In [1]:
from pyspark.sql import functions as F
from pyspark.sql.types import *
from pyspark.sql.window import Window


In [2]:
# =============================================================================
# AIRPORT ANALYTICS
# =============================================================================

In [3]:
print("Reading fact_flights bronze data...")

fact_flight_silver_df = spark.read.table("unikargo_dev.02_silver.unikargo_fact_flight_silver")

print(f"Silver fact_flights count: {fact_flight_silver_df.count():,}")

Reading fact_flights bronze data...
Silver fact_flights count: 5,328,614


In [4]:
print("Reading silver dimension tables...")
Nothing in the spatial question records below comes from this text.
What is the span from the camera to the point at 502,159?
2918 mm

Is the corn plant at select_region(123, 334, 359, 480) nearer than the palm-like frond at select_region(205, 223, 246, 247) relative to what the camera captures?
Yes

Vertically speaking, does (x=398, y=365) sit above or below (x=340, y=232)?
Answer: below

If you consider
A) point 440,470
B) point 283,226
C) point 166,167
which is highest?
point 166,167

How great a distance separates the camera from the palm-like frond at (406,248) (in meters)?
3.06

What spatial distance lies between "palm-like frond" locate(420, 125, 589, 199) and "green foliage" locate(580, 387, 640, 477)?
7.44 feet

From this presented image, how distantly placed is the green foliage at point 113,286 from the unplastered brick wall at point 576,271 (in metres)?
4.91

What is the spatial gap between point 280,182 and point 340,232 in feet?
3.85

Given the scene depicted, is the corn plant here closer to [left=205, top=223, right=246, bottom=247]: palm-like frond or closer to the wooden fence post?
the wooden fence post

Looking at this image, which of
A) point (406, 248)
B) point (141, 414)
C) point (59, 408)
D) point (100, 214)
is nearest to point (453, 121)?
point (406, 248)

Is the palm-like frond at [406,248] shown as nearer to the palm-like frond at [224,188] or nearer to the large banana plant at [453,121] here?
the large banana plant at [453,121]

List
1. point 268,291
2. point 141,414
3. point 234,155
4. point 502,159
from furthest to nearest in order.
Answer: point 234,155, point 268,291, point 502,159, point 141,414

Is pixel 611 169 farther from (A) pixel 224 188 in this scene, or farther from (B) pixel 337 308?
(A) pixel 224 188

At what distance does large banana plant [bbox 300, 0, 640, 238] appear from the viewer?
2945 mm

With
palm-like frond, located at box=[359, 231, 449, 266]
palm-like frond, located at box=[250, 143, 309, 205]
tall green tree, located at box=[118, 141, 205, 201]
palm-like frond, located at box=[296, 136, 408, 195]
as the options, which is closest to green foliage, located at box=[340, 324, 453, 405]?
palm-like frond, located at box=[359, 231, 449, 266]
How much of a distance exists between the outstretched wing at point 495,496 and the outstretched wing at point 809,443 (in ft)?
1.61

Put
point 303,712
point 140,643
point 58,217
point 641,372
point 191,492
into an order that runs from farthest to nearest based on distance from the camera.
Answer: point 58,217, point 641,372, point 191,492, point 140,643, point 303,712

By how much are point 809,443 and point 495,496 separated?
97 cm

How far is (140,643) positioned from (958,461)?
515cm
dim_date_silver_df = spark.read.table("unikargo_dev.02_silver.unikargo_dim_date_silver")
dim_airline_silver_df = spark.read.table("unikargo_dev.02_silver.unikargo_dim_airline_silver")
dim_airport_silver_df = spark.read.table("unikargo_dev.02_silver.unikargo_dim_airport_silver")

print(f"Dimensions loaded - Airlines: {dim_airline_silver_df.count()}, "
      f"Airports: {dim_airport_silver_df.count()}, "
      f"Dates: {dim_date_silver_df.count()}")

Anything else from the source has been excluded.